Sering kali, kita menganggap kemarahan sebagai emosi yang egois dan merusak, yang harus kita hilangkan dari kehidupan kita sama sekali. Namun, fakta bahwa Yesus terkadang menjadi marah menunjukkan bahwa kemarahan itu sendiri adalah normal. Ini dibuktikan di tempat lain dalam Perjanjian Baru. Efesus 4:26 menginstruksikan kita “janganlah berbuat dosa” dan “janganlah matahari terbenam” atas amarah kita. Perintah-Nya bukan untuk menghindari kemarahan (atau menekannya atau mengabaikannya) tetapi untuk menghadapinya dengan benar, pada dan untuk waktu yang tepat.

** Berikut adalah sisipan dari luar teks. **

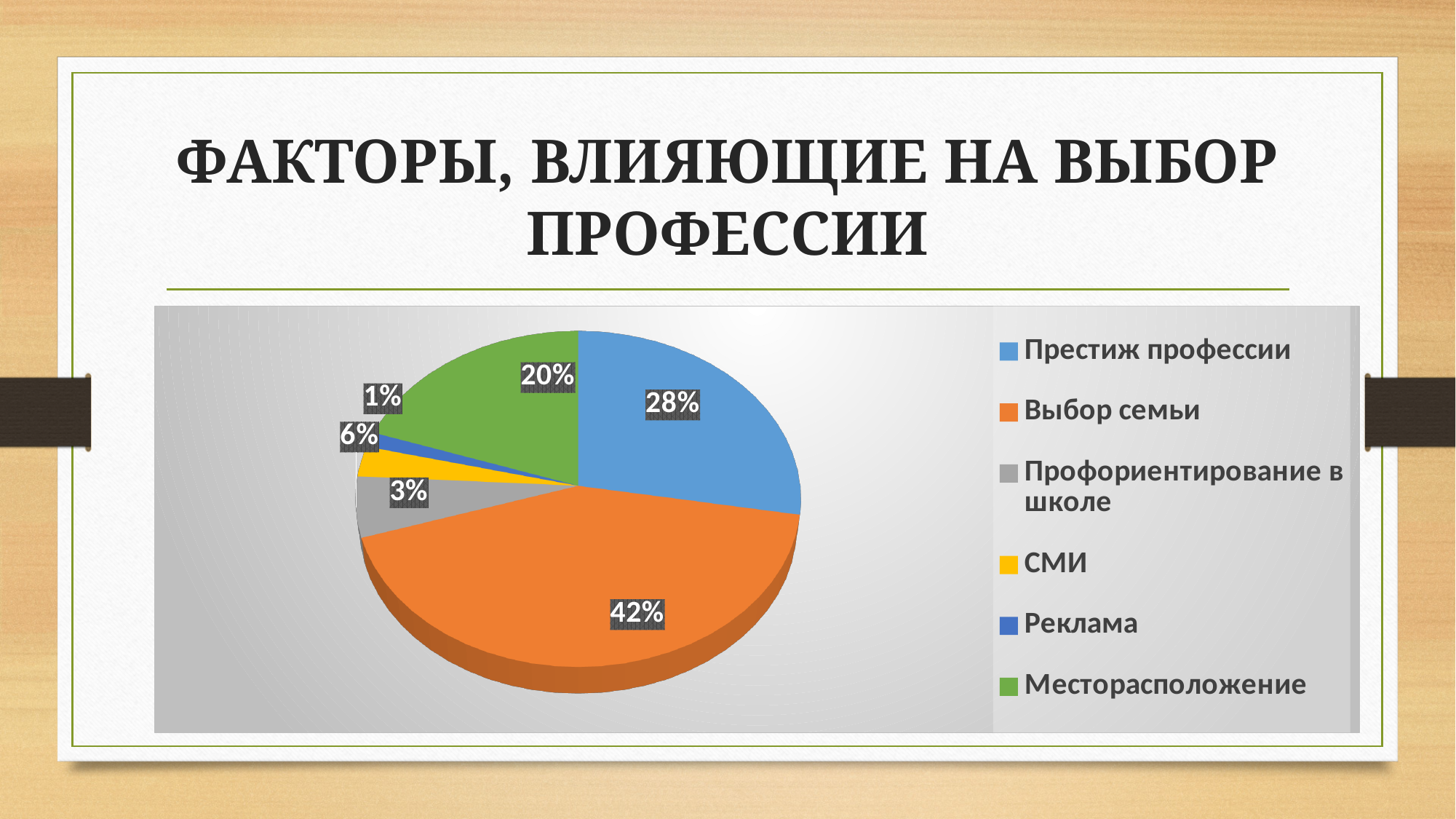
What share of the pie does "Престиж профессии" have? 28% What share of the pie does "Месторасположение" have? 20% Which is larger: the share for "Месторасположение" or the share for "Профориентирование в школе"? Месторасположение Which factor has the largest slice of the pie? Выбор семьи Which factor has the smallest slice of the pie? Реклама What share of the pie does "Реклама" have? 1% What is the difference between the shares of "Выбор семьи" and "Престиж профессии"? 14% What share of the pie does "Выбор семьи" have? 42% What colour is the slice for "Месторасположение"? Green How many categories does the pie chart have? 6 What share of the pie does "СМИ" have? 3% What kind of chart is shown on the slide? Pie chart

Marilah kita perhatikan beberapa fakta berikut tentang kemarahan Yesus:
1) Kemarahannya memiliki alasan yang tepat. Dengan kata lain, Dia marah karena alasan yang benar. Kemarahan Yesus tidak muncul dari argumen kecil atau penghinaan pribadi terhadap-Nya. Tidak ada keegoisan yang terlibat.
2) Kemarahannya memiliki fokus yang tepat. Dia tidak marah pada Allah atau pada “kelemahan” manusia. Kemarahannya menargetkan perilaku berdosa dan ketidakadilan sejati.
3) Kemarahannya memiliki pendukung yang tepat. Markus 3:5 mengatakan bahwa kemarahan-Nya disertai dengan kesedihan karena kurangnya iman orang-orang Farisi. Kemarahan Yesus berasal dari kasih kepada orang-orang Farisi dan kepedulian terhadap kondisi rohani mereka. Itu tidak ada hubungannya dengan kebencian atau niat buruk.
4) Kemarahannya memiliki kontrol yang tepat. Yesus tidak pernah lepas kendali, bahkan dalam murka-Nya. Para pemimpin bait suci tidak menyukai pembersihan bait-Nya (Lukas 19:47), tetapi Dia tidak melakukan dosa apa pun. Dia mengendalikan emosi-Nya; tetapi emosi-Nya tidaklah mengendalikan Dia.
5) Kemarahannya memiliki durasi yang tepat. Dia tidak membiarkan kemarahan-Nya berubah menjadi kepahitan; Dia tidak menyimpan dendam. Dia menangani setiap situasi dengan benar, dan Dia menangani kemarahan pada waktu yang tepat.
6) Kemarahannya memiliki hasil yang tepat. Kemarahan Yesus memiliki konsekuensi tak terelakkan dari tindakan saleh. Kemarahan Yesus, seperti juga semua emosi-Nya, dikendalikan oleh Firman Bapa; jadi, tanggapan Yesus adalah selalu untuk menggenapi kehendak Bapa.
Pagi ini, kita disadarkan bahwa adalah fakta jika kita marah, terlalu sering kita memiliki kendali yang tidak tepat atau fokus yang tidak tepat. Sering kali kemarahan kita seakan menghancurkan orang lain dan bahkan sesama orang beriman. Dengan demikian, kita bisa gagal dalam satu atau lebih poin di atas. Inilah murka manusia, yang tentangnya kita diberitahu, “Setiap orang hendaklah cepat untuk mendengar, tetapi lambat untuk berkata-kata, dan juga lambat untuk marah, sebab amarah manusia tidak mengerjakan kebenaran di hadapan Allah” (Yakobus 1:19-20). Kita harus ingat bahwa Yesus tidak pernah menunjukkan kemarahan manusia yang membawa kehancuran, tetapi kemarahan Allah yang adil yang bisa membawa manusia ke arah pertobatan.